* Text extract:
○ ○ ○
Regional Excellence: A Vision for the 2011 State of the Nation
by Bill Dodge
January 8, 2011
The State of the Union provides an opportunity for the President to propose a new vision for the future. Such visions can contribute to restoring hope, and energizing citizens, especially when the nation is anxious about the challenges confronting it. Witness the impact of the New Deal in the Great Depression and the Great Society in the turbulent 1960s.
Such a vision is needed for the 2011 State of the Union.
I have spent my career laboring in the trenches of regional cooperation, assisting local governments and others to find ways to come together to address challenges that cut across individual jurisdictions in both metropolitan and rural regions. Over that time, challenges that demand regional responses -- from transportation and air and water quality to emergency preparedness and future growth -- have become the dominant ones in determining our competitiveness globally and the quality of our lives at home.
I must reluctantly conclude that our success in addressing these common challenges is often no better than fostering cooperation across the political aisle in the U. S. Congress.
Most regions still lack mechanisms, such as councils of governments, which are sufficiently empowered to address common challenges, especially the tough ones like shaping future growth that is affordable, sustainable, and equitable. Most regions still lack the capacity to finance joint initiatives for addressing these challenges, such as building, and maintaining, critical roads and transit systems, providing affordable housing near jobs, and supporting local businesses in the global farmers market.
○ ○ ○
* Supplied data:
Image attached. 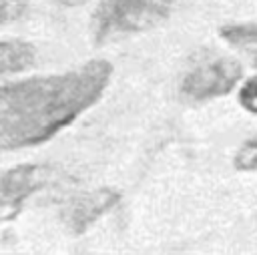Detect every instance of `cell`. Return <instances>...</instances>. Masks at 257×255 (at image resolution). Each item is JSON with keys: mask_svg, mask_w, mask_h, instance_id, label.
<instances>
[{"mask_svg": "<svg viewBox=\"0 0 257 255\" xmlns=\"http://www.w3.org/2000/svg\"><path fill=\"white\" fill-rule=\"evenodd\" d=\"M243 66L229 56L203 52L195 58L183 78L181 94L189 100H207L227 94L241 78Z\"/></svg>", "mask_w": 257, "mask_h": 255, "instance_id": "cell-3", "label": "cell"}, {"mask_svg": "<svg viewBox=\"0 0 257 255\" xmlns=\"http://www.w3.org/2000/svg\"><path fill=\"white\" fill-rule=\"evenodd\" d=\"M235 167L239 171H257V135L239 147L235 155Z\"/></svg>", "mask_w": 257, "mask_h": 255, "instance_id": "cell-8", "label": "cell"}, {"mask_svg": "<svg viewBox=\"0 0 257 255\" xmlns=\"http://www.w3.org/2000/svg\"><path fill=\"white\" fill-rule=\"evenodd\" d=\"M221 36L229 44L243 50L253 60V64L257 66V26H253V24H229V26L221 28Z\"/></svg>", "mask_w": 257, "mask_h": 255, "instance_id": "cell-7", "label": "cell"}, {"mask_svg": "<svg viewBox=\"0 0 257 255\" xmlns=\"http://www.w3.org/2000/svg\"><path fill=\"white\" fill-rule=\"evenodd\" d=\"M22 8L20 0H0V22H6L14 18Z\"/></svg>", "mask_w": 257, "mask_h": 255, "instance_id": "cell-10", "label": "cell"}, {"mask_svg": "<svg viewBox=\"0 0 257 255\" xmlns=\"http://www.w3.org/2000/svg\"><path fill=\"white\" fill-rule=\"evenodd\" d=\"M110 74V62L90 60L64 74L0 86V147L48 141L102 96Z\"/></svg>", "mask_w": 257, "mask_h": 255, "instance_id": "cell-1", "label": "cell"}, {"mask_svg": "<svg viewBox=\"0 0 257 255\" xmlns=\"http://www.w3.org/2000/svg\"><path fill=\"white\" fill-rule=\"evenodd\" d=\"M34 62V50L22 40L0 42V76L26 70Z\"/></svg>", "mask_w": 257, "mask_h": 255, "instance_id": "cell-6", "label": "cell"}, {"mask_svg": "<svg viewBox=\"0 0 257 255\" xmlns=\"http://www.w3.org/2000/svg\"><path fill=\"white\" fill-rule=\"evenodd\" d=\"M173 0H102L94 10V36L108 40L141 32L167 18Z\"/></svg>", "mask_w": 257, "mask_h": 255, "instance_id": "cell-2", "label": "cell"}, {"mask_svg": "<svg viewBox=\"0 0 257 255\" xmlns=\"http://www.w3.org/2000/svg\"><path fill=\"white\" fill-rule=\"evenodd\" d=\"M239 102L243 104L245 110L257 114V76L249 78V80L243 84V88H241V92H239Z\"/></svg>", "mask_w": 257, "mask_h": 255, "instance_id": "cell-9", "label": "cell"}, {"mask_svg": "<svg viewBox=\"0 0 257 255\" xmlns=\"http://www.w3.org/2000/svg\"><path fill=\"white\" fill-rule=\"evenodd\" d=\"M116 203V195L108 189H100L94 193H88L80 199H76L68 209V223L74 231H82L86 225H90L96 217H100L106 209H110Z\"/></svg>", "mask_w": 257, "mask_h": 255, "instance_id": "cell-5", "label": "cell"}, {"mask_svg": "<svg viewBox=\"0 0 257 255\" xmlns=\"http://www.w3.org/2000/svg\"><path fill=\"white\" fill-rule=\"evenodd\" d=\"M48 179V169L40 165H20L0 175V207L18 205Z\"/></svg>", "mask_w": 257, "mask_h": 255, "instance_id": "cell-4", "label": "cell"}]
</instances>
○ ○ ○
* Work to do: Rewrite the passage of the essay on regional excellence, starting at "I have spent" and ending at "U. S. Congress.", with "regional cooperation" changed to "intergovernmental cooperation".

* Solution for this problem:
I have spent my career laboring in the trenches of intergovernmental cooperation, assisting local governments and others to find ways to come together to address challenges that cut across individual jurisdictions in both metropolitan and rural regions. Over that time, challenges that demand regional responses -- from transportation and air and water quality to emergency preparedness and future growth -- have become the dominant ones in determining our competitiveness globally and the quality of our lives at home.
I must reluctantly conclude that our success in addressing these common challenges is often no better than fostering cooperation across the political aisle in the U. S. Congress.